For a decently designed test (such as the one I linked to) I don't believe they diverge significantly. As I suspected, you are unable to justify your claim that they do.


Ok. So your answer is: no, nobody uses a test like that for hiring. Why? Because, being cheap to grade, they're not a good measure for anything subtle. Like hiring decisions. And they certainly don't use them to evaluate anything after hiring.

As to the difference between education and test prep, I'm not unable to justify my position; I'm unwilling to try to do so to you. I don't think you're a serious conversational participant here, by which I mean one who's actually willing to learn anything.

But as a hint, your basic claim is that a fill-in-the-bubble standardized test is a perfect leading indicator for the decades-long effect we expect education to have. And that it can't be manipulated to diverge from that.

That's a very strong claim, and you're obviously smart enough to find the holes in that. You won't, though, because your whole MO on HN is as relentless debater on a pretty narrow set of political points.


> Again, I stand by my claim that your problem is not with standardized tests, but with the goals of the school system.

You really only care about those standardized tests, don't you? Any other point of interest just sort of gets ignored.


Yeah, sad, isn't it.


Why is it suddenly my job to make up tests? If you'd like some, give it a go.

My point is that NCLB is scientific in the same way Taylorism was: it's a cargo cult activity that takes on the trappings of science and looks for something easy to measure. And then uses those measures in ways that aren't scientifically validated at all.


I'm asking you what evidence (if any) would change your belief. Perhaps no evidence is capable of changing your mind.

That's fine - you've just adopted a different philosophy, one of the "other ways of knowing" rather than science.

My point is that NCLB...

I'm not arguing for NCLB, I'm arguing that objective, comparable and reproducible measurements are the only viable way to optimize a system.

If you want to argue some specific metric is flawed, do it. Explain what should be measured and how the particular metric differs from it (i.e., details). So far, not a single person in this thread has actually done that - the closest we came was this: http://news.ycombinator.com/item?id=4713558


Science is awesome. It is also incredibly difficult and expensive.

I would love it if we did proper science with education. I would love it if we did it with software development. In neither case has anybody put forward sufficient resources to do real science in these realms. Not science sufficient to replace human judgment.

Until we can, I don't think cargo cult science is the way to go. Half-assed studies on software development methods, counting simple metrics for developers, measuring teachers through simple standardized tests: all cargo cult science.

For now, I'd much rather rely explicitly on human judgment. It's not as good as actual science, but it's much better than pseudoscience.


Standardized testing has nothing to do with science. There are studies in teaching and learning that do attempt to gauge the effectiveness of different teaching approaches, etc, and they typically use randomized trials and carefully controlled situations to be able to measure the effect.

But more crucially, the subjects (both teachers and students) in those studies are not rewarded based on the outcome of the study. Even if there is a correlation between the test and what we want schools to achieve (whatever that is), making teachers jobs contingent on that outcome will select for teachers who are good at achieving those results, which increasingly will diverge from your desired outcome. It's an example of dangers of "optimization by proxy" (http://lesswrong.com/lw/28r/is_google_paperclipping_the_web_...).


> Standardized testing is just the application of the scientific method to education. If you don't believe in the scientific method then you shouldn't apply it here.

Sorry, what's the null hypothesis here, and where's the control group?


What about long-run outcomes under standardized testing vs. without standardized testing?

Longitudinal data would be difficult to find, but surely countries differ in their respective levels of standardized testing.

SOURCE MATERIAL:
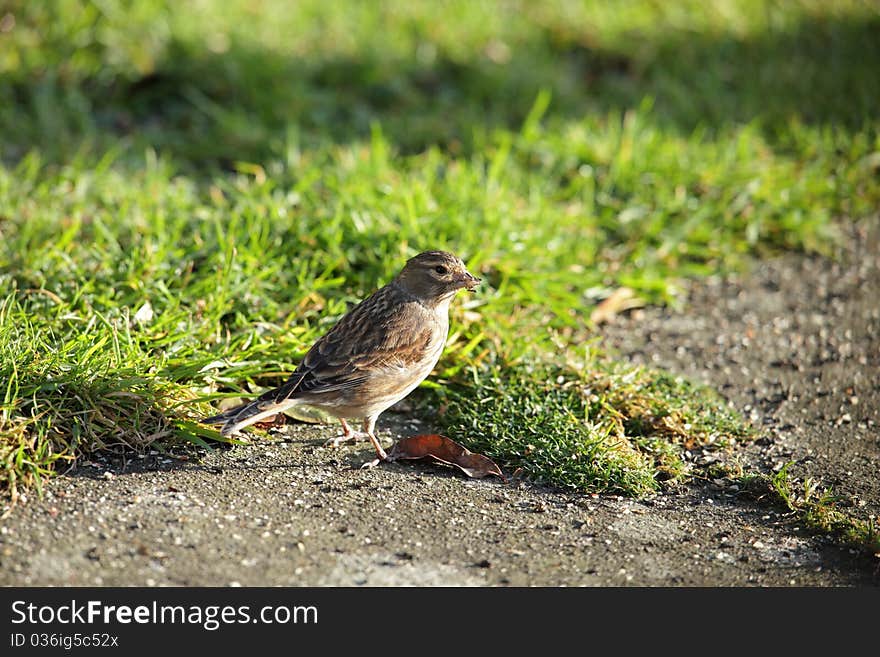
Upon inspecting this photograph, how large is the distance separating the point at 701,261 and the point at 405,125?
251 centimetres

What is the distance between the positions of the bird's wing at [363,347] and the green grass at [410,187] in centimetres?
48

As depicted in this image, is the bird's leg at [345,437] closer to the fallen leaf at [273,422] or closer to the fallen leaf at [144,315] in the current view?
the fallen leaf at [273,422]

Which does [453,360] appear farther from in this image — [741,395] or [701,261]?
[701,261]

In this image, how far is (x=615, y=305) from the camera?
6.83 m

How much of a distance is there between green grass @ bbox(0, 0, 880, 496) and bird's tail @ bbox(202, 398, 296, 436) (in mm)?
254

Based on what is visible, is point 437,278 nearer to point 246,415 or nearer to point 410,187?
point 246,415

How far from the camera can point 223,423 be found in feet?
15.6

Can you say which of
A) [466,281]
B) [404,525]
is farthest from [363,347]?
[404,525]

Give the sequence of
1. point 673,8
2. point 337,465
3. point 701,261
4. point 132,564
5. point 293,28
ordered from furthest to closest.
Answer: point 673,8
point 293,28
point 701,261
point 337,465
point 132,564

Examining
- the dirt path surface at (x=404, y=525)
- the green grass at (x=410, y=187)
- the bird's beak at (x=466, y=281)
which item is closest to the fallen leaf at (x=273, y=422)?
the dirt path surface at (x=404, y=525)

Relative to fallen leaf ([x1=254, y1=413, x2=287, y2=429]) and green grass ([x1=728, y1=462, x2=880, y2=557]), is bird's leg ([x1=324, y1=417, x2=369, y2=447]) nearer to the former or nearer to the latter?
fallen leaf ([x1=254, y1=413, x2=287, y2=429])

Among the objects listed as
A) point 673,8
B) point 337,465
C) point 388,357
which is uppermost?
point 673,8

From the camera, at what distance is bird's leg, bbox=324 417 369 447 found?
534 cm

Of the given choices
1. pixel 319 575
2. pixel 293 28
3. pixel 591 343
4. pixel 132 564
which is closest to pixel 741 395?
pixel 591 343
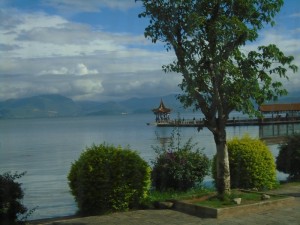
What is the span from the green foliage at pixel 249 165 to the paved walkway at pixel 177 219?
7.50 feet

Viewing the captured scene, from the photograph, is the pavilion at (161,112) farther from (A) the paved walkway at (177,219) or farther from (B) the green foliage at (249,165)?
(A) the paved walkway at (177,219)

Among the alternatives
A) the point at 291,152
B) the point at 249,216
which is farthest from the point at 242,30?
the point at 291,152

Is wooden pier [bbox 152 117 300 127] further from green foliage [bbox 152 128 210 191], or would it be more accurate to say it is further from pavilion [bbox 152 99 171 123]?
green foliage [bbox 152 128 210 191]

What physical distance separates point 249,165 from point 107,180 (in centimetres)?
422

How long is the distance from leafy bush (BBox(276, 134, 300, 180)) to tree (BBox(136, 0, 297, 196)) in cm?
510

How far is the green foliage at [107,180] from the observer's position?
359 inches

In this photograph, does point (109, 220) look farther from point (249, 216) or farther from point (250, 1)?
point (250, 1)

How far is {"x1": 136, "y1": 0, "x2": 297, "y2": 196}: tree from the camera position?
920 cm

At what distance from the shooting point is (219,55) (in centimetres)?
927

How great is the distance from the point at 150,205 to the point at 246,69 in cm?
356

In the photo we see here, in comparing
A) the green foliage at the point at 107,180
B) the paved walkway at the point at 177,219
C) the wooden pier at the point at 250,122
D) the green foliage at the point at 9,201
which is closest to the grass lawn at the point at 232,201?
the paved walkway at the point at 177,219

REQUIRED ACTIONS:
[1] In the discussion on standardized testing, why does one commenter say that tying teachers' jobs to test outcomes will pull results away from what schools are meant to achieve? Answer in one to three sentences.
[2] Please list every practice that the discussion on standardized testing labels "cargo cult science."
[3] Copy the stretch of the standardized-testing discussion from "Ok. So your" through "anything after hiring.".
The records come from a separate source.

TASK RESULTS:
[1] Making jobs depend on the test outcome selects for teachers who are good at producing those test results, and those results will increasingly diverge from the desired outcome. The commenter calls this an example of the dangers of "optimization by proxy."

[2]
- Half-assed studies on software development methods
- Counting simple metrics for developers
- Measuring teachers through simple standardized tests

[3]
Ok. So your answer is: no, nobody uses a test like that for hiring. Why? Because, being cheap to grade, they're not a good measure for anything subtle. Like hiring decisions. And they certainly don't use them to evaluate anything after hiring.